Pope Francis Defends Vatican Guidance on Same-sex Couples
In a recent address, Pope Francis defended the Vatican’s highly criticized December 2023 guidance on blessings for same-sex couples, reiterating the Church’s commitment to upholding its teachings on marriage and providing pastoral care to all.
The document “Fiducia Supplicans” published December 18 allows priests to bless same-sex couples while stressing that “one should neither provide for nor promote a ritual for the blessings of couples in an irregular situation.”
This distinction drew criticism from both sides of the debate, with some conservative Catholics arguing that it undermines the Church’s teaching on the sacredness of marriage, while some LGBTQ+ advocates see it as an insufficient step towards full acceptance.
However, addressing the Dicastery for the Doctrine of the Faith on Friday, the pontiff defended the “Fiducia Supplicans” intent to uphold and deepen Catholic teachings while offering pastoral care to all.
“The task of the Dicastery for the Doctrine of the Faith is to help the Roman Pontiff and the Bishops to proclaim the Gospel throughout the world by promoting and safeguarding the integrity of Catholic teaching on faith and morals,” Pope remarked at the plenary session of the Dicastery for the Doctrine of the Faith.
“It does this by drawing upon the deposit of faith and seeking an ever deeper understanding of it in the face of new questions,” Pope Francis added.
“The intention of ‘pastoral and spontaneous blessings’ is to tangibly demonstrate the closeness of the Lord and of the Church to all those who, finding themselves in various situations, ask for help to continue — sometimes to begin — a journey of faith,” said Francis.
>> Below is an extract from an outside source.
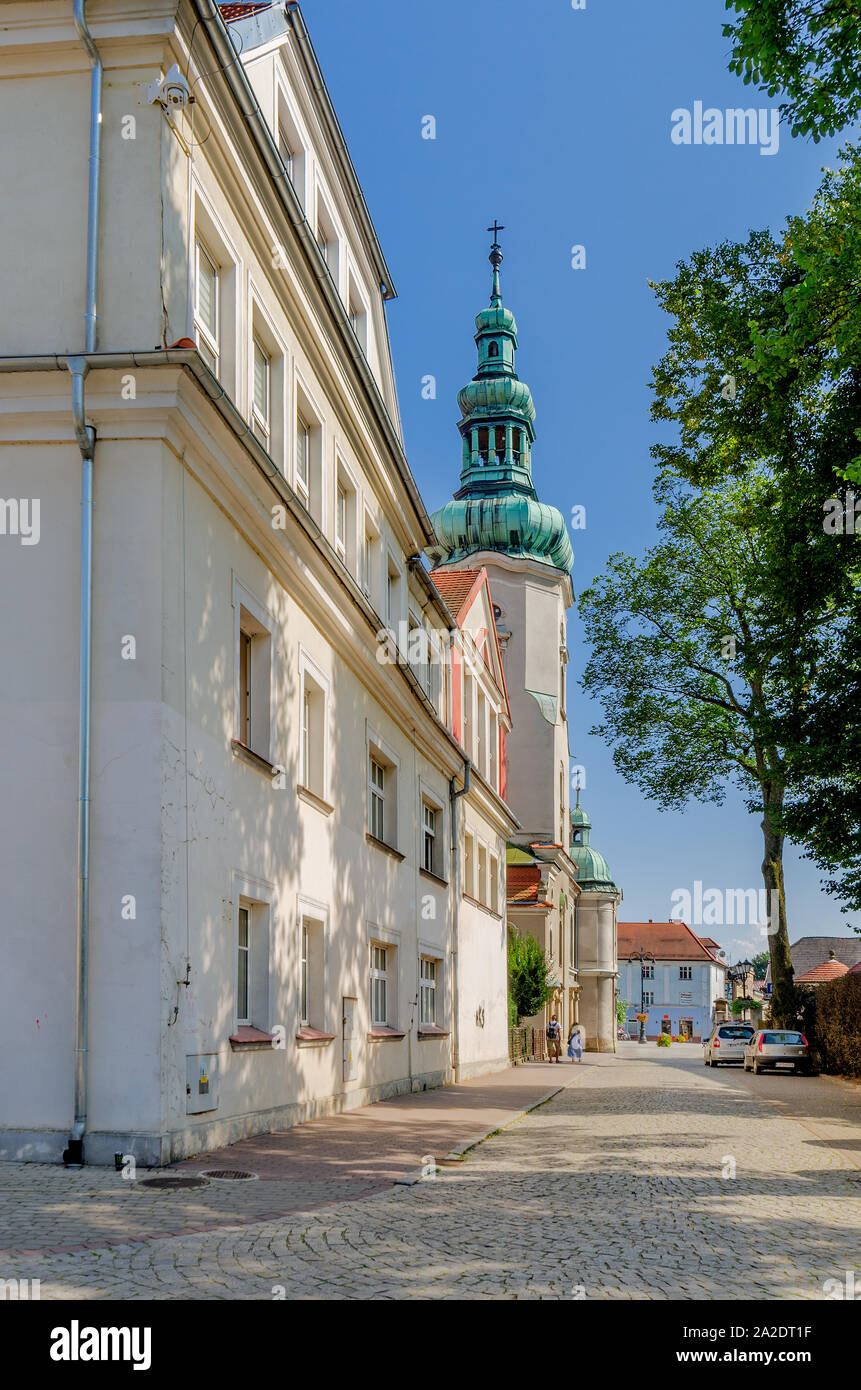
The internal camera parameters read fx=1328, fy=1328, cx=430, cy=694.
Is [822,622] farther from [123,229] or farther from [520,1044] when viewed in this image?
[520,1044]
“I would like briefly to underline two things,” he added. “The first is that these blessings, outside of any liturgical context and form, do not demand moral perfection in order to be received; the second, that when a couple approaches spontaneously to ask for them, one does not bless the union, but simply the people who have required it together. Not the union, but the people, naturally taking into account the context, the sensibilities, and the places where one lives and the most appropriate ways to do it.”